Find how many lines in this data contain the string "Revestimento". Respond with only that number.

### Dataset records

BEGIN

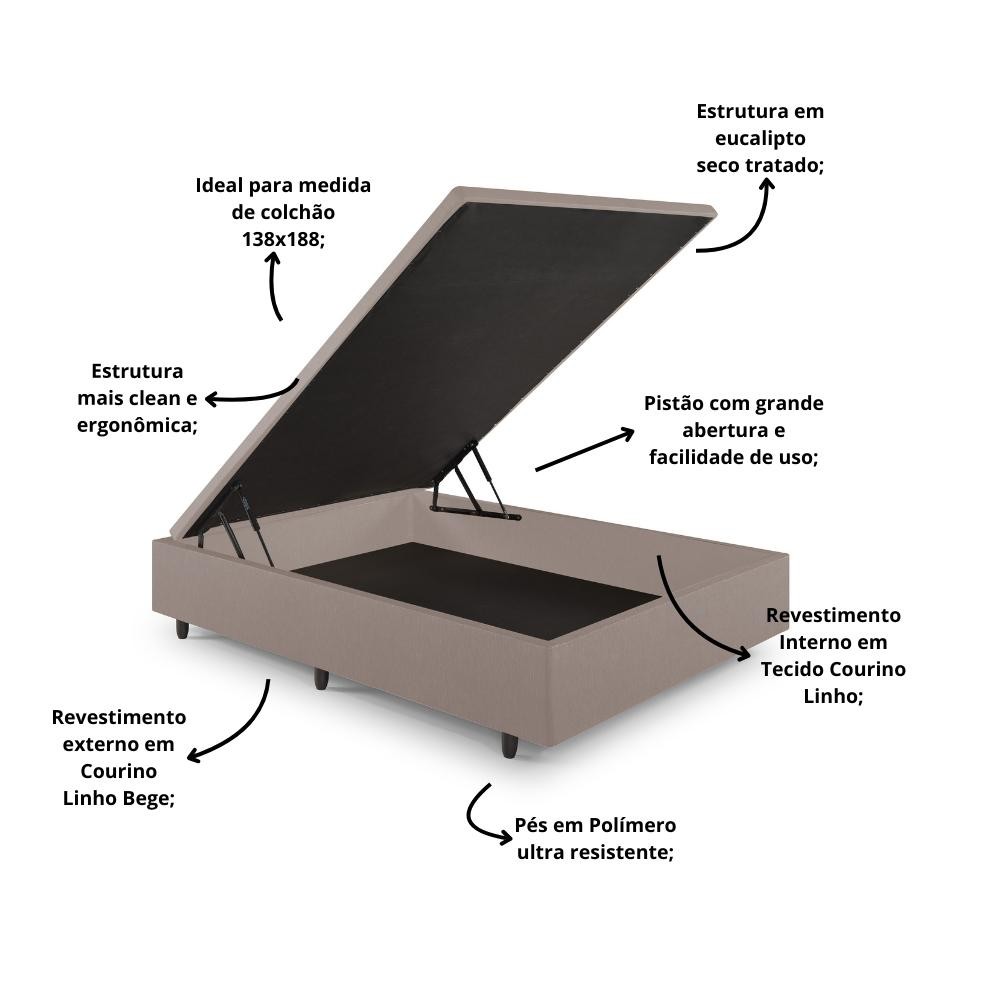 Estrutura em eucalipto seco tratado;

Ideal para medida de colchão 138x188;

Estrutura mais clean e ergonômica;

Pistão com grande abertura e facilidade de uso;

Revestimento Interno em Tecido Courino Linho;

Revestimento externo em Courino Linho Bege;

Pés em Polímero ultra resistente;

END
BEGIN

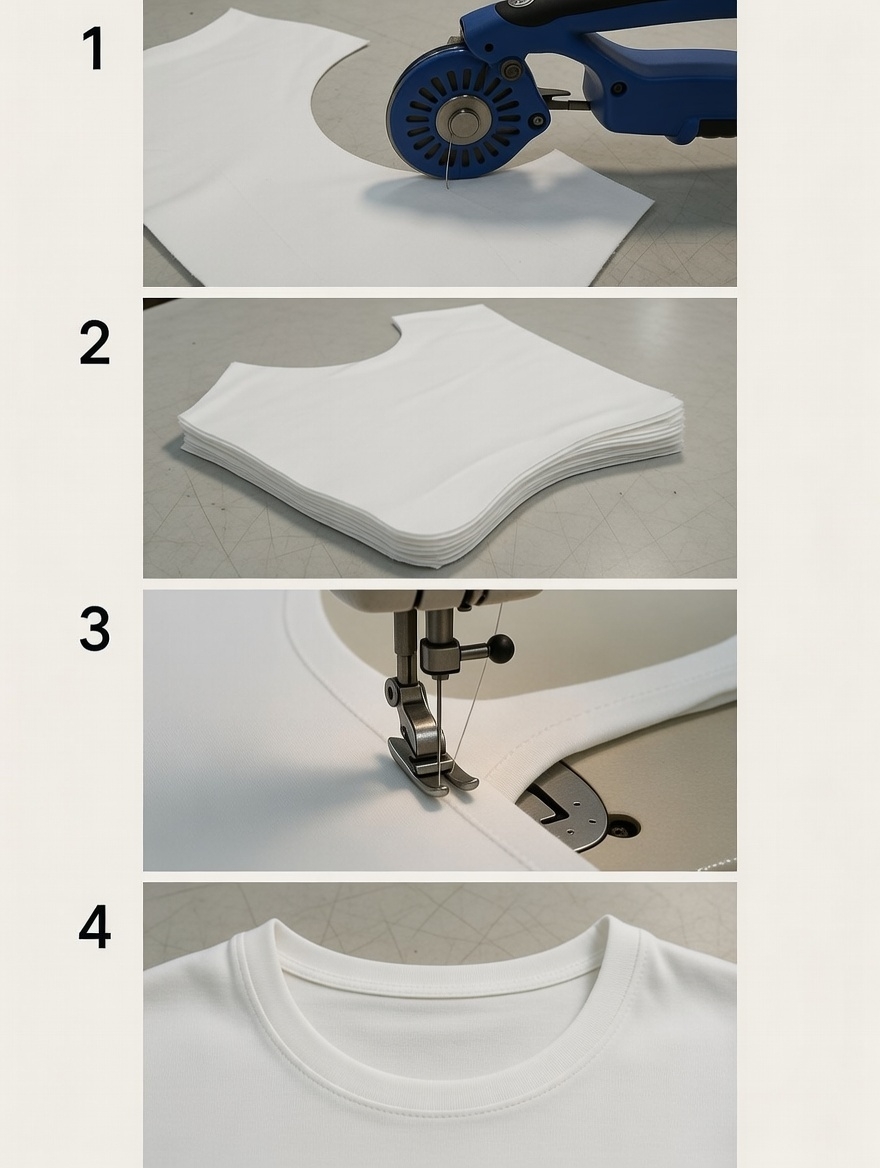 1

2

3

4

END

### Written reply
2